(Records from a dataset)
[start]

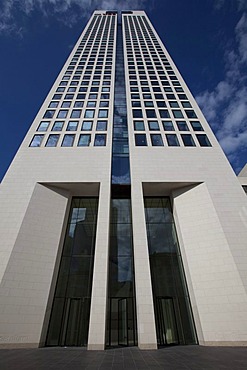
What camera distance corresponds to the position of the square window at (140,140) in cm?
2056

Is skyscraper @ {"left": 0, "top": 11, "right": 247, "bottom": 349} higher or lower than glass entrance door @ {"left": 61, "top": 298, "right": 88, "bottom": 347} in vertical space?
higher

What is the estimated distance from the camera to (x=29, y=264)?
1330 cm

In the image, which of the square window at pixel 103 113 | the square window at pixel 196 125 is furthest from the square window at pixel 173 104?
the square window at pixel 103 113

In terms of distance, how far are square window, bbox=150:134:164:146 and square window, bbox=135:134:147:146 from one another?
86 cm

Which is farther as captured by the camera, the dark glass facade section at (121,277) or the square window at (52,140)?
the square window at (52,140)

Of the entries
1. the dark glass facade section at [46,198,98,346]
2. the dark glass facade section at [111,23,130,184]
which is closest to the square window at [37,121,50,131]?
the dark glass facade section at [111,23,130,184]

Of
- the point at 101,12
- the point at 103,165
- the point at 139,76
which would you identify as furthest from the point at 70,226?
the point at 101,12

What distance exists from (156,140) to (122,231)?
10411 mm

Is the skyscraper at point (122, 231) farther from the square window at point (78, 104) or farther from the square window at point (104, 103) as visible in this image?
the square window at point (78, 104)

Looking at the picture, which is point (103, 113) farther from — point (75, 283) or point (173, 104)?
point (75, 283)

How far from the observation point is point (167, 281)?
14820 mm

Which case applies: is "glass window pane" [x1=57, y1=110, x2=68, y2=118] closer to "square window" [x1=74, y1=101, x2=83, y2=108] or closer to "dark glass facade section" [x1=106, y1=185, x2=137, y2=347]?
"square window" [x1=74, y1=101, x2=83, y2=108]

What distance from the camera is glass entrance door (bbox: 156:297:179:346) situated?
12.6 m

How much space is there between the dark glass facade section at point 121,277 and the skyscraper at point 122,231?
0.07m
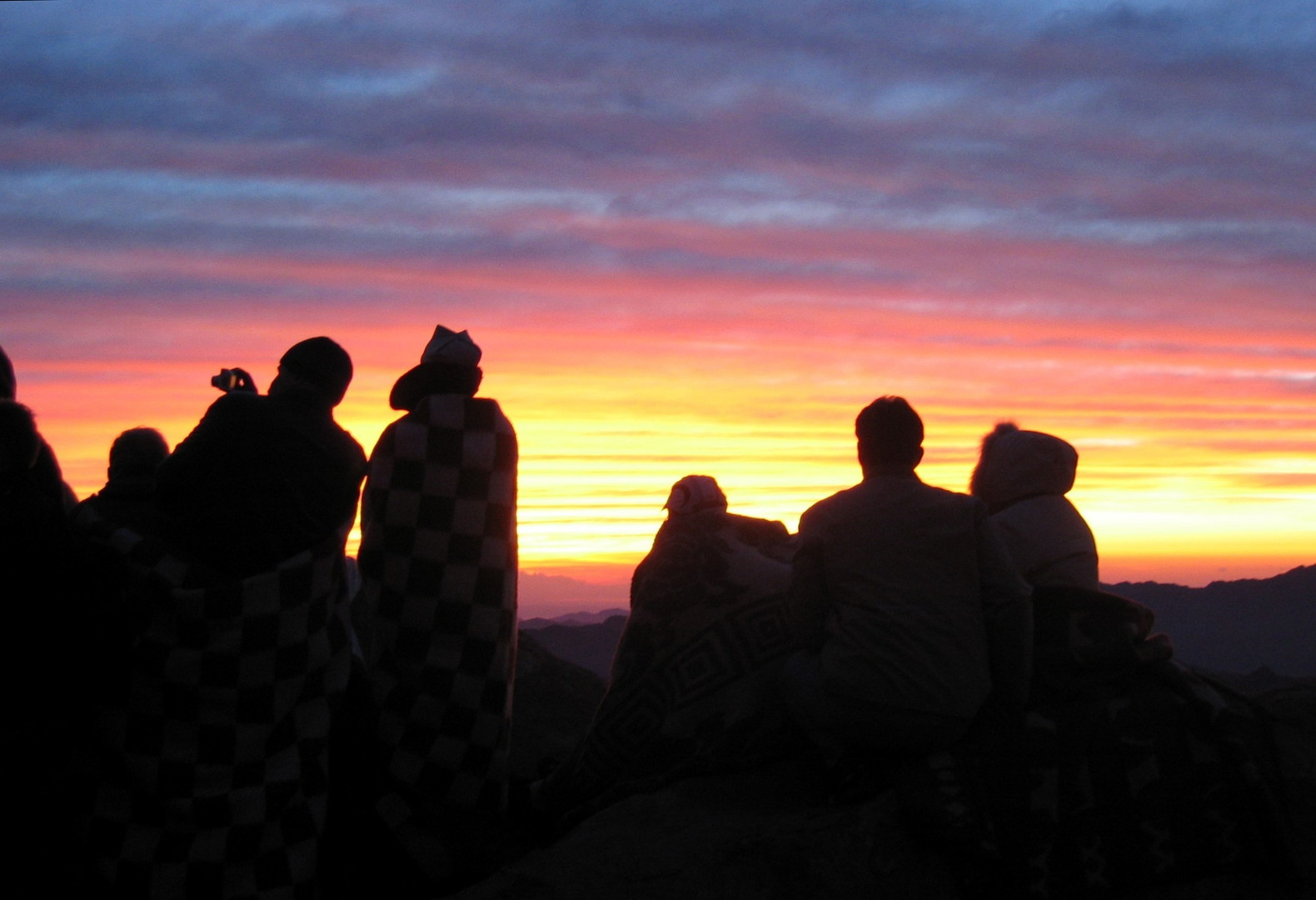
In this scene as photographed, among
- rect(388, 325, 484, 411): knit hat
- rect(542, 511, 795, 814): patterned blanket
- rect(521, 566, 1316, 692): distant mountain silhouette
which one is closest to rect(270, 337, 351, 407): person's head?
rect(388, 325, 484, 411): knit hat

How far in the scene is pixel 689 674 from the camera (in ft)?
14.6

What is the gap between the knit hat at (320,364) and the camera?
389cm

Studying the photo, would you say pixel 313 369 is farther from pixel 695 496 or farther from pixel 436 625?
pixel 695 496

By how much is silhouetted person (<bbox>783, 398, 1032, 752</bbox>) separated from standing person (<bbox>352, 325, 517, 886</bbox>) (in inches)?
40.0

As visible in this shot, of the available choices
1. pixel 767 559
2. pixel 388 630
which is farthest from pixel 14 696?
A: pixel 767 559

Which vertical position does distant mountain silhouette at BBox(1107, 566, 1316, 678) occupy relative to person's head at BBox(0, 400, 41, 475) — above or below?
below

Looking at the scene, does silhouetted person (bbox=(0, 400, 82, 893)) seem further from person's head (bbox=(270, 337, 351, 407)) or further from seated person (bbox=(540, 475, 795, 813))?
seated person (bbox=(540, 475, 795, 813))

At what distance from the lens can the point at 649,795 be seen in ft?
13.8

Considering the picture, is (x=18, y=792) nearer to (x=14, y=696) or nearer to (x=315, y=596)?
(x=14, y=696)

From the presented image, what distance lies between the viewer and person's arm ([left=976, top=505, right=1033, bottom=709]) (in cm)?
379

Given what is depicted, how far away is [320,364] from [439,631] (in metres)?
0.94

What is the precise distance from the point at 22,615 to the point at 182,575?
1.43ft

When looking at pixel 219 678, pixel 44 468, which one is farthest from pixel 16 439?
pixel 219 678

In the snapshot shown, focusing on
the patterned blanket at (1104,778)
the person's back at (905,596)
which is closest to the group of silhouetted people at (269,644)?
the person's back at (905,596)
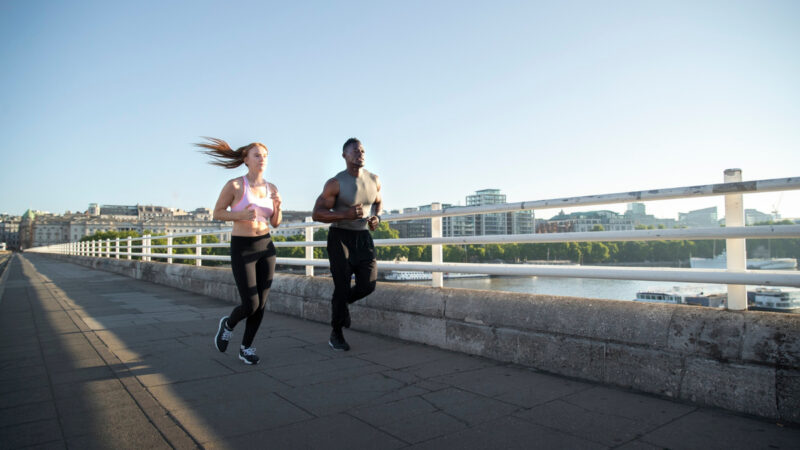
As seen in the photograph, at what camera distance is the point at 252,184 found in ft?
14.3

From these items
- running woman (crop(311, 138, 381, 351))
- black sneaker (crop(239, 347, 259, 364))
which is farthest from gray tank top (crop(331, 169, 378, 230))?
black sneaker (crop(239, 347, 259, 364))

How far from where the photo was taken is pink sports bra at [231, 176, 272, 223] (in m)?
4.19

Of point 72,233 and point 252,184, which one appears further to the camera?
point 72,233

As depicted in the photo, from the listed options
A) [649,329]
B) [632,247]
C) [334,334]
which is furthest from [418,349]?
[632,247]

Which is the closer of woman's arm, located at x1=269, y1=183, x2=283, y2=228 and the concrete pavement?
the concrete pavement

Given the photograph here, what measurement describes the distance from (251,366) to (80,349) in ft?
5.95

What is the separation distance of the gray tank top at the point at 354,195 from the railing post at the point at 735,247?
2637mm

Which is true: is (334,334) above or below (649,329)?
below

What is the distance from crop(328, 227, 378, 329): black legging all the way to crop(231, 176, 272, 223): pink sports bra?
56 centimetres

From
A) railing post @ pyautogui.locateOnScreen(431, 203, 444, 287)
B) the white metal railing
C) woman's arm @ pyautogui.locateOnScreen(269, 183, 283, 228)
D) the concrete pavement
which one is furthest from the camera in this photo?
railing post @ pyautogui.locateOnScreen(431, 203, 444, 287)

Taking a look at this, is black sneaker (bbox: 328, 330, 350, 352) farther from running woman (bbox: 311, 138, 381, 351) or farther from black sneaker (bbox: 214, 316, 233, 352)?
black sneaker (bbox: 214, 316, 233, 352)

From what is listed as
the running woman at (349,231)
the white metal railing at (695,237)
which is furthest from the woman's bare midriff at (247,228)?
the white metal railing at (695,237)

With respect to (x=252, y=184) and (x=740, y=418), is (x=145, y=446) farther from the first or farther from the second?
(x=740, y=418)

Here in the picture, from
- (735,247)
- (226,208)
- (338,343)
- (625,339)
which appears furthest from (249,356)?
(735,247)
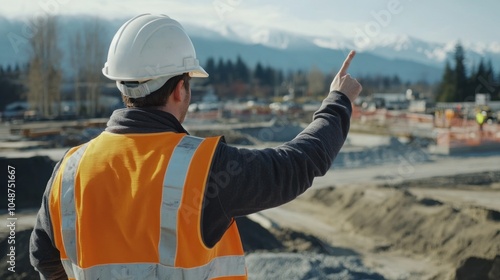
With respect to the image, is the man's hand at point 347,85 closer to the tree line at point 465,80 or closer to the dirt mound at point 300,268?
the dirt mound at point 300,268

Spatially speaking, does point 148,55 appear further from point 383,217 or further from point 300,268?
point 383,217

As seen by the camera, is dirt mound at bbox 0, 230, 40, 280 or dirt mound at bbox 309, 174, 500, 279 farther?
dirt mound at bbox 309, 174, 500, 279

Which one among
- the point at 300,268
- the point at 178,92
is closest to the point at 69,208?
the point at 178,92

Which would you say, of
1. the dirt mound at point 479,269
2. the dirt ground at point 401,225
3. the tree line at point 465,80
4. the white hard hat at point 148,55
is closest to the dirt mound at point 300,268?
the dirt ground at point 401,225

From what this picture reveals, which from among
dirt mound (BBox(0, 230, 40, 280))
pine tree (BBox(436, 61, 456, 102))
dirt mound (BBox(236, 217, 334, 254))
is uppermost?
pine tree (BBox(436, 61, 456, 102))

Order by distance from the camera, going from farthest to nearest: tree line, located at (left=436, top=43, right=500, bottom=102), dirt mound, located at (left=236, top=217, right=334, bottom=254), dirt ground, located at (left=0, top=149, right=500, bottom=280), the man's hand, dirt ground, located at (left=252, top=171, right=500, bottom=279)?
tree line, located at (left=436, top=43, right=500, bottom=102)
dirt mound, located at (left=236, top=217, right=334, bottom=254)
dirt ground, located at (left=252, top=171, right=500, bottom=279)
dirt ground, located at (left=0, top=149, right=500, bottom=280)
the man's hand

[end]

Goal:
Render the records as a two-column CSV with the columns task and value, starting with the line containing "What is the separation" and going on through the line containing "56 centimetres". Give one row per record, with its text under task and its answer under value, each in one quoted field with line breaks turned into spaces.

Answer to this exercise:
task,value
"What is the separation distance of the gray tank top at the point at 354,195 from the railing post at the point at 735,247?","2637mm"
"Which is true: is (334,334) above or below (649,329)?","below"
"What is the distance from crop(328, 227, 378, 329): black legging all the way to crop(231, 176, 272, 223): pink sports bra?","56 centimetres"